This popular A Level subject tends to attract students interested in the world around them and who want to understand the ideologies and processes that have shaped it. The course covers questions all the way from whether the House of Lords is now in need of abolition, debates on whether human beings are fundamentally selfish all the way through to analysing whether China will soon replace the USA as the world’s main superpower. Whether your interests are in UK Politics, International Relations or Philosophy this course will have something for you. Politics A Level is often paired with subjects like History, Economics and Philosophy.

In Year 12 the course focuses on two overlapping aspects of UK Politics. One half zooms in on the weird and wonderful world of Westminster and examines whether our Parliament is still fit for purpose, whether Prime Ministers are becoming too powerful and whether our relatively new ‘Supreme Court’ are doing a good enough job at keeping our politicians in check. As part of this the cohort visit Parliament and get a behind the scenes look at the inner workings of our political system. The other half zooms out and looks at our relationship with politics as citizens and voters. Is our voting system fair? Is the UK still truly functioning as a democracy? Why do people vote the way they do? How powerful really is the media in influencing our opinions? This is a living, breathing course that encourages students to be constantly on top of developments in the UK and abroad. The Year 12 course provides non-stop opportunities for debate, discussion and disagreement whilst also teaching students to appreciate other points of view and analyse conflicting standpoints in the process of developing their own opinions. In the Politics department we are passionate about students challenging their assumptions and having the opportunity to find out for themselves what they truly believe in.

Towards the end of Year 12 and into Year 13 we move on to examine the history of political thought and consider how the great ideologies have developed, changed and mutated over the years. Here we look at the ideologies of Socialism, Liberalism, Conservatism and Nationalism. This segment of the course provides an opportunity to think about politics in more abstract and philosophical terms away from the day to day nitty gritty of Westminster. Should the government stay out of our lives? Does Nationalism always promote violence and exclusion? Has modern day socialism abandoned its roots?

Finally, the later half of Year 13 is focused on Global Politics. Here we ask the really big questions about the future of our planet. Can national governments come together to find common answers to common problems such as climate change? Does BREXIT spell the beginning of the end for the European Union? How real is the much-heralded ‘Rise of China’ as a new superpower?  This topic allows students to look beyond our borders and consider how the process of globalisation is changing almost every aspect of our politics and our lives.

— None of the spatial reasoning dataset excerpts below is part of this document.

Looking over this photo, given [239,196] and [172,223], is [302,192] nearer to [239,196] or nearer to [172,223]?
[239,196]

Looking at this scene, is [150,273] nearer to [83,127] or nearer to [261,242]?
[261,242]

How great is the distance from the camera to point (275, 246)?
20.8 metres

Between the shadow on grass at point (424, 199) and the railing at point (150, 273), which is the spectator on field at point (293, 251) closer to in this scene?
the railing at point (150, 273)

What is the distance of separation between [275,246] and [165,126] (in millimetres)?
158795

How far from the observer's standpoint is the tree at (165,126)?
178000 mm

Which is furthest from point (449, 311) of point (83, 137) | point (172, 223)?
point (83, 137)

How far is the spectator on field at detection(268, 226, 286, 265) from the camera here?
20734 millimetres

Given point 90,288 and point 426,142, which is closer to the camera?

Finally, outside of lessons the Politics department is passionate about engaging the younger years with politics. We believe it is essential that all students have a degree of political literacy so as to make them active, engaged and empowered citizens. We have held many mock elections and mock referendums which have seen each form group becoming constituencies and students taking on the role of party representatives educating the school about their party’s policies and beliefs. We also organise an enriching roster of outside speakers to broaden the horizons of our students. This has included sitting Members of Parliament, leading lecturers from various Russell Group Universities, top lawyers involved in the Article 50 case and big names like the BBC’s Nick Robinson.

The majority of our students go on to study politics related subjects at university with several each year being offered places for PPE and HSPS at Oxford or Cambridge. The Politics Department is committed to enabling Owenians to become true ‘political animals’ with an interest in the subject and the world around them that goes well beyond the classroom.